Discovering Chunks in Neural Embeddings for Interpretability
Shuchen Wu, Stephan Alaniz, Eric Schulz, Zeynep Akata
TL;DR
Discovering Chunks in Neural Embeddings for Interpretability presents a cognitive-inspired framework (CNE) that interprets neural population activity as structured reflections of data through recurring chunks. The Reflection Hypothesis is tested across simple RNNs and large language models, using three extraction methods—Discrete Sequence Chunking, Neural Population Averaging, and Unsupervised Chunk Discovery—to identify interpretable chunks in embedding spaces of varying dimensionality. Empirical results show that chunks can causally influence predictions, enable compositional learning, and align with linguistic structure (e.g., POS tags) in LLMs, with unsupervised chunks capturing syntactic information. The work offers a scalable interpretability paradigm that reframes high-dimensional activations as assemblies of meaningful, recurring units, aiding transparency and debugging in neural systems.
Abstract
Understanding neural networks is challenging due to their high-dimensional, interacting components.
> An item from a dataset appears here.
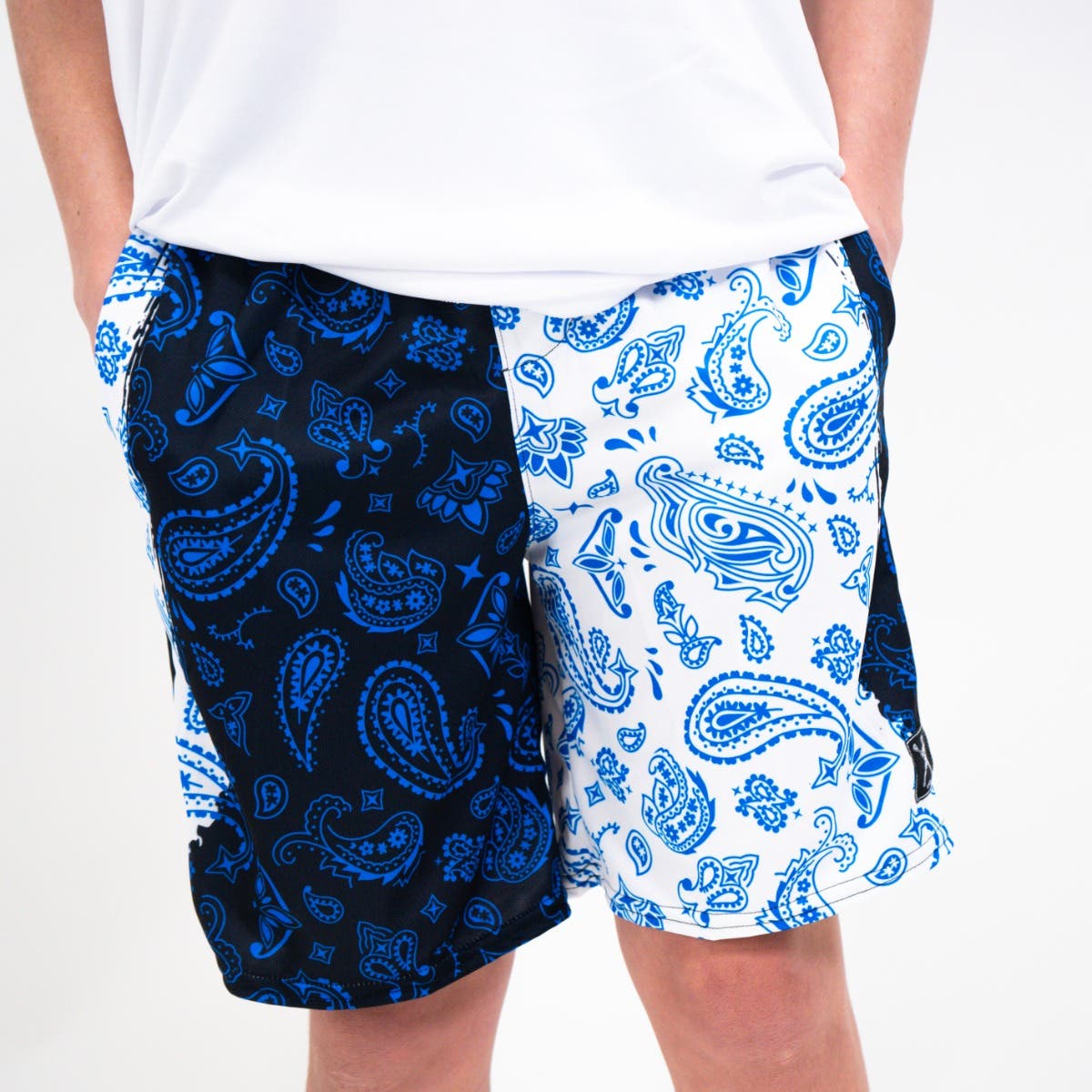 Carolina Paisley Lacrosse Shorts - Image 4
Inspired by human cognition, which processes complex sensory data by chunking it into recurring entities, we propose leveraging this principle to interpret artificial neural population activities. Biological and artificial intelligence share the challenge of learning from structured, naturalistic data, and we hypothesize that the cognitive mechanism of chunking can provide insights into artificial systems. We first demonstrate this concept in recurrent neural networks (RNNs) trained on artificial sequences with imposed regularities, observing that their hidden states reflect these patterns, which can be extracted as a dictionary of chunks that influence network responses. Extending this to large language models (LLMs) like LLaMA, we identify similar recurring embedding states corresponding to concepts in the input, with perturbations to these states activating or inhibiting the associated concepts. By exploring methods to extract dictionaries of identifiable chunks across neural embeddings of varying complexity, our findings introduce a new framework for interpreting neural networks, framing their population activity as structured reflections of the data they process.